Players point out to
me that the lessons they learn in practice carries over into their lives. “I
(transfer) what I learn in volleyball,” says Eidson. Her teammate, 5’6 OH Schieferdecker
concurs. “I am learning to take things as they come. We stop, we step back and we
evaluate. I am doing the same with my future. Where should I go to college?
Should I play volleyball in college? I
am going to just let things play out and see where it takes me.”
It is nice, as a coach,
to have experienced players who are capable of being coaches on the floor.
Coach Loos-Tenbow knows she has a cerebral crew to mentor. She views this as a non-tangible team strength. “They are a solid group,” she says.
Hollywood panders to
the clichés of small town life, constantly projecting an aura that just does
not exist in reality, that of the quintessential setting for the Great American Dream, the
ideal Rockwellian hometown. I hope I have avoided that halcyon induced pitfall.

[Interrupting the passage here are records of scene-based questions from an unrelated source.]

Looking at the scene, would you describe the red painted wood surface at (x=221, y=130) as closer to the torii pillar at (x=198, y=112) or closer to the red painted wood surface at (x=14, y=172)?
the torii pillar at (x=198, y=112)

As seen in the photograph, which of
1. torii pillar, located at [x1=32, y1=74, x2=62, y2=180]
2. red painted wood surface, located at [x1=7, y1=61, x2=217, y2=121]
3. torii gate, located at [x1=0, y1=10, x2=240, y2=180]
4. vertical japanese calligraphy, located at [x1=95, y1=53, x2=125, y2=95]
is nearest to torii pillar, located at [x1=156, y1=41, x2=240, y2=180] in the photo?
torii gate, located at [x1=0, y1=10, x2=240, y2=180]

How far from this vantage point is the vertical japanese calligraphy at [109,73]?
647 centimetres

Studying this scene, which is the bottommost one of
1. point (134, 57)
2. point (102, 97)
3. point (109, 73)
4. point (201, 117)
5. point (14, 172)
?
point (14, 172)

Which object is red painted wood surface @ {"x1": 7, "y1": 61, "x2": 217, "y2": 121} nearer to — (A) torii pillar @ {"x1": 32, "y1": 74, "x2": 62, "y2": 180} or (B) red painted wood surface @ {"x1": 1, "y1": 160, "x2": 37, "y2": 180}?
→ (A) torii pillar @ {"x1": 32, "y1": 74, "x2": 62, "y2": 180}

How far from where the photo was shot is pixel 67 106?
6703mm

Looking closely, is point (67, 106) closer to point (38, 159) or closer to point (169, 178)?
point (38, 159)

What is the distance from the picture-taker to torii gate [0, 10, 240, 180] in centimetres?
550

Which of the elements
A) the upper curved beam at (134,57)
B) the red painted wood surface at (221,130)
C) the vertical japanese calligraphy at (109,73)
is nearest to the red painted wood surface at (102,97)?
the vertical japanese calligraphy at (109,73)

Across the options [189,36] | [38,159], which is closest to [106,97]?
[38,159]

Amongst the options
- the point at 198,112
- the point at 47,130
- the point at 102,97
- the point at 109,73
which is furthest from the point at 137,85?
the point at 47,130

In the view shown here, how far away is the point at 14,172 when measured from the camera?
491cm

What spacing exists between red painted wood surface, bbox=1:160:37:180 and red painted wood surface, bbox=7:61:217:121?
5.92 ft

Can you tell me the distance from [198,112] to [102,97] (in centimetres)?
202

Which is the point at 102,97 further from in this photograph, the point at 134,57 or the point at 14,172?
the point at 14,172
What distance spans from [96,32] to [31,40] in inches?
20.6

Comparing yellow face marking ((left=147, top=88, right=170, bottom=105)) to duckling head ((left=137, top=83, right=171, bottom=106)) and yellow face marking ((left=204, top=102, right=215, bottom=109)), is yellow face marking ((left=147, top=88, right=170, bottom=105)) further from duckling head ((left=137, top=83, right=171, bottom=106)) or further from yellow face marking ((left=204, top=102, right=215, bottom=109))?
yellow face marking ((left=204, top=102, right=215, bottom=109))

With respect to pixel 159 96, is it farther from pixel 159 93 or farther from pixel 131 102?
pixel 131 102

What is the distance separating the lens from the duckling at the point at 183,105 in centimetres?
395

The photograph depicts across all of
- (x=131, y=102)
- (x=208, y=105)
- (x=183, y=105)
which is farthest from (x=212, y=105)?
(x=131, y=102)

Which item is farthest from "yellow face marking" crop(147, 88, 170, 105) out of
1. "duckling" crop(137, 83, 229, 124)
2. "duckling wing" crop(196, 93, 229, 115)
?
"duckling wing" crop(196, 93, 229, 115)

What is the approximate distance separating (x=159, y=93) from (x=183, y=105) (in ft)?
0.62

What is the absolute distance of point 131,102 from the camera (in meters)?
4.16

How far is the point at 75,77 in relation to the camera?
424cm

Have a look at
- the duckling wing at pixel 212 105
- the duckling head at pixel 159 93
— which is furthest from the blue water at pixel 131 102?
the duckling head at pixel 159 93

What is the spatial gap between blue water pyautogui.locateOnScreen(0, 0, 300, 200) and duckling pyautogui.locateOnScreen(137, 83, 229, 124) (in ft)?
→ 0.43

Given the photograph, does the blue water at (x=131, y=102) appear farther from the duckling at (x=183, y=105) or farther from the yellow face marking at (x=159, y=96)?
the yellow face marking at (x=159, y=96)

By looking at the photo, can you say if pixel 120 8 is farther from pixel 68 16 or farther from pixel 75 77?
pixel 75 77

But, indulge me just this once. Today, I must admit, was a welcome respite from
reality. As I leave
Southeastern High School and depart Augusta, IL, population 600, I drive due
west into the setting sun. The locals who know this type of stuff tell me the
corn soon to be harvested will be of an abundant crib busting level, those
nasty tariffs coming from DC be damned. The land I drive through is flat and
bountiful. The wind is non-existent, a pleasurable change from the hot gusts of
my late afternoon arrival. Even the incessant summer humidity has taken a
break.
Every so often, if
you are patient and wait for it to find you, a slice of a simpler lifestyle of
long ago drops into your lap, a timeless
reminder of the high quality of small town American life. That is where I now briefly reside. I know it
will not last. Soon, the 24 hour news cycle will again invade my tranquil state,
bombarding me with the crazy reality we have come to accept. But this is nice. Let
tomorrow bring what it may. Thanks to a day focused on small town volleyball,
my world is spinning in greased grooves.